_Exercise brief_
Count the lines in the entries below that contain the word "grass" and give only the number.

*** Records supplied ***

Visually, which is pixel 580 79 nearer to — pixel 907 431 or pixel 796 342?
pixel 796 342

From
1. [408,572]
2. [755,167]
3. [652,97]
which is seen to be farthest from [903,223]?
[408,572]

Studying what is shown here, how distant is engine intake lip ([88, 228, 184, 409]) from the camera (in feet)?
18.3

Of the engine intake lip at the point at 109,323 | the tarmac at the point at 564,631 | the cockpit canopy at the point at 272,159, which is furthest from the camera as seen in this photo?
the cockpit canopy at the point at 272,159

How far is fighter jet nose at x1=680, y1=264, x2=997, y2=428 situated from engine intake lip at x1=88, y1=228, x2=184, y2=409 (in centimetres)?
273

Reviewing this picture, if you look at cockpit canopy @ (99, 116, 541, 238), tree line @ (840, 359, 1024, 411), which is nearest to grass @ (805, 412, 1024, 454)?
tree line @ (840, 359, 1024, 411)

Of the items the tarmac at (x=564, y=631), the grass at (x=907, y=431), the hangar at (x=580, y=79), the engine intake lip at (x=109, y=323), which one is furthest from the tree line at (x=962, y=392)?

***
*** Records supplied ***

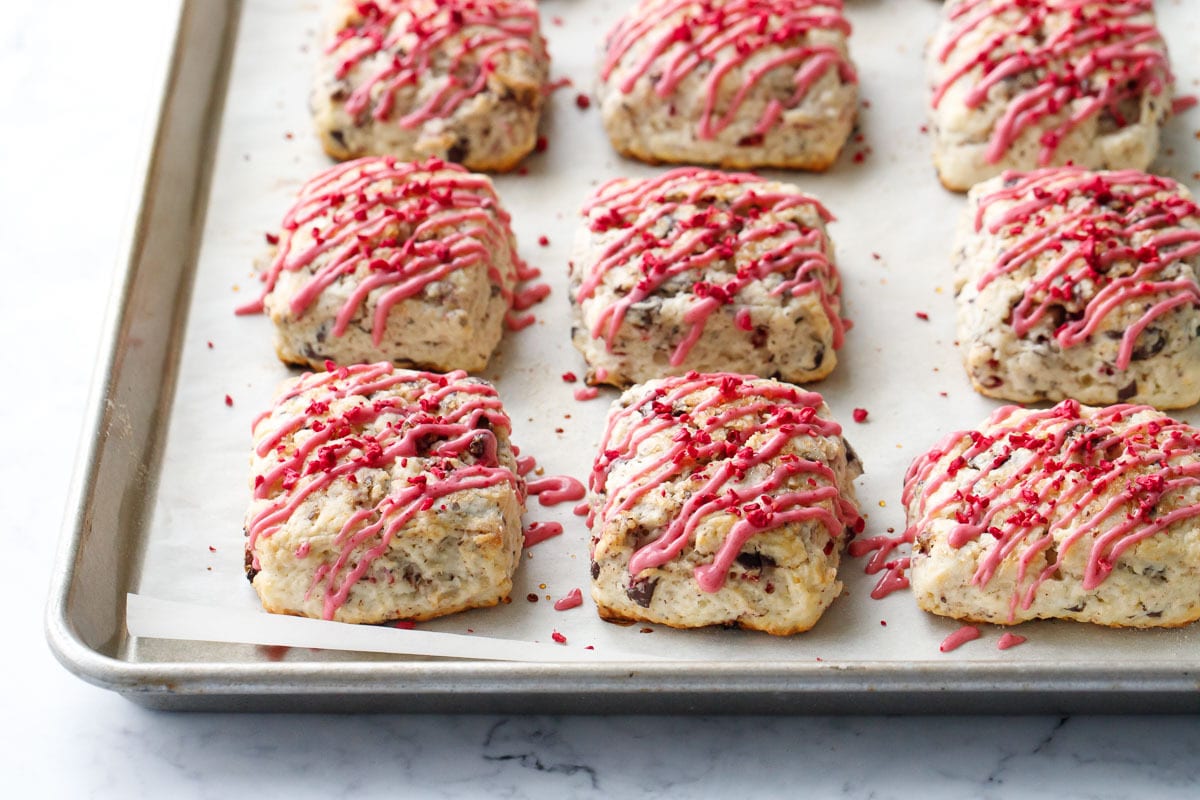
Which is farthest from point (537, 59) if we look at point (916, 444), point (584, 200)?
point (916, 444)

***

_Task response_
2